* **Изучите материал**:
1 – Перечислите, пожалуйста, все балеты Баланчина, упомянутые в тексте о репертуаре балетной труппы.
2 – Допишите текст о репертуаре балетной труппы, продолжив его сразу после последнего предложения.
::: Выбранный текст
Подобным образом формируется и новый репертуар балетной труппы. С одной стороны – нашумевшая премьера прошедшего сезона «Мастер и Маргарита» петербургского хореографа Давида Авдыша, с другой – балеты Баланчина. Творчеству русско-американского гения здесь уделяют особое внимание. Первые шаги были сделаны два десятилетия назад: начали с двух баланчиновских вершин – «Серенады» и «Темы с вариациями» на музыку Чайковского, имя которого носит театр, – и оказались во всех смыслах слова на высоте. Но когда закончился установленный срок эксплуатации балетов, пришлось изыскивать возможности для продолжения работы. Полпред театра Олег Левенков (бывший солист балета, а ныне – баланчиновед) наладил контакты с американским Фондом Баланчина, прозорливо отобрав то, что еще не успели опробовать Большой и Мариинский, – «Кончерто-барокко» (1996), «Доницетти-вариации», «Сомнамбула» (2001), «Балле империаль» (2002).
 
И вот снова, как бы замыкая круг, «Серенада». Теперь ее танцует новое поколение артистов, воспитанных на Баланчине, а постановка (как и всех вышеназванных балетов) осуществлена американским специалистом. И все же, почему вновь «Серенада»? Прежде всего потому, что это шедевр шедевров, уникальный по оригинальности хореографии даже для Баланчина. К тому же это балет пронзительно лирический и даже в определенном смысле исповедальный. В этом плане он также уникален, поскольку Мистер Би отличался сдержанностью и душу держал «на замке». Только в «Серенаде» на музыку горячо любимого Чайковского он приоткрыл самое сокровенное, но каким поразительным образом!
 
Тридцатиминутный балет, относящийся к категории «бессюжетных» (абстрагированных), волнует как роман и заинтриговывает как детектив. Уже в первой части бесконечная смена и контрастность рисунков кордебалета, внезапное появление и исчезновение трех солисток заражают волнением и тревогой. Во второй части, напротив, преобладает радостное настроение. В центре композиции – летучий дуэт балерины (одной из трех солисток) и ее кавалера. Третья часть разворачивается по принципу крещендо – от задумчивого квинтета танцовщиц до стремительного общего финала. В среднем эпизоде возникает «диалог» уже знакомой пары: «роман» продолжается, но в его тональность вкрадывается тревога. И все же конец части подобен грому среди ясного неба: все танцовщицы и вместе с ними кавалер вихрем уносятся прочь, и только балерина, упав ничком, как подкошенная, остается одна на сцене. Вот тут-то, в четвертой части, и начинается самое интересное и совершенно не предвиденное. В царство красоты непрошеной гостьей врывается драма.
::::::
::: Материал ниже
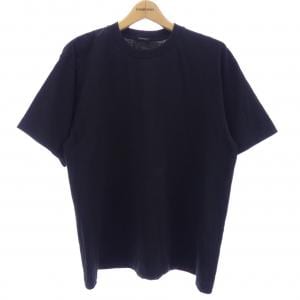 コモリ COMOLI Z01-05010 Tシャツ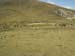 2009-09-19 A Ovest del GranSasso 0073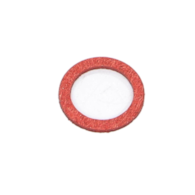 USZCZELKA SIMSON ZAWORU IGLICOWEGO SIMSON 16N1 KR51 KR51/1 KR51/2 S50 S51 S53 S70 SR4-2 SR4-2/1 SR4-3 SR4-4 SR50 SR80 DE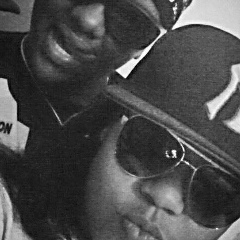 Cammys Cammys, 30.09.1990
::::::
* **Ответы по заданиям**:
1 – «Серенада», «Тема с вариациями», «Кончерто-барокко», «Доницетти-вариации», «Сомнамбула», «Балле империаль».

2 –
К неподвижной балерине приближается таинственная пара – незнакомый юноша, ведомый женщиной (одной из солисток). Он движется как бы вслепую: женщина, прижавшись к его спине, обняв одной рукой за плечи, другой прикрывает его глаза. Балерина-героиня протягивает мужчине руки, и он участливо склоняется над ней вместе с женщиной-спутницей. Возникает странное трио, где балерины словно зеркально отражаются друг в друге. Затем в ансамбль включается другая солистка и так же внезапно исчезает. Теперь фигуры трио множит кордебалет, где к танцовщицам присоединяются кавалеры. Наконец героине удается завладеть вниманием юноши. Она замирает в кольце его рук, выгнув корпус, запрокинув голову. Он всматривается в ее лицо. Мгновенье длится целую вечность, но девушка-спутница подчиняет себе волю юноши, закрывает рукой его глаза, и странная пара продолжает прерванный путь, оставляя распростертую на земле героиню. Очнувшись, она ищет поддержки у танцовщиц-подруг, но, не найдя, покоряется судьбе. Под затухающие звуки музыки в верхний угол сцены медленно удаляется фантастический кортеж. Впереди, вознесенная высоко над землей юношами, плывет героиня, следом – танцовщицы. Они протягивают к ней руки прощальным жестом, а она, прогибаясь назад, разводит руки в стороны. В позе балерины – смирение и вызов, готовность принять свою долю.
 
Финал балета символичен: человеческий дух устремляется в неведомое будущее. Каким оно окажется? Вопрос остается без ответа – его даст судьба.
 
«Судьба, сопровождающая человека на протяжении всей его жизни», – так, по словам биографа Баланчина, в минуту откровенности определял он идею «Серенады»1. В другое время хореограф категорически отрицал наличие какого-либо «тайного сюжета»: «Танцовщики просто движутся под прекрасную музыку. Единственный сюжет балета – музыка серенады, если угодно, – это танец при луне»2. Все так, есть и лунный свет, и танец, прекрасный, как музыка. Но есть еще и выверенная композиция каждой части, есть, наконец, драматургическая конструкция целого, продиктованные не столько музыкой, сколько собственным замыслом. Не случайно же музыкально образованный хореограф изменил структуру «Серенады для струнного оркестра», поменяв местами Финал («Русская тема») и Элегию. «Симфония в миниатюре», как музыковеды окрестили гениальное творение Чайковского, оказалась разрушенной до основания, но на руинах был выстроен гениальный балет. Воля к самовыражению пересилила пиетет к Чайковскому. Тактику действий подсказал (в этом трудно усомниться) авторский «тайный сюжет».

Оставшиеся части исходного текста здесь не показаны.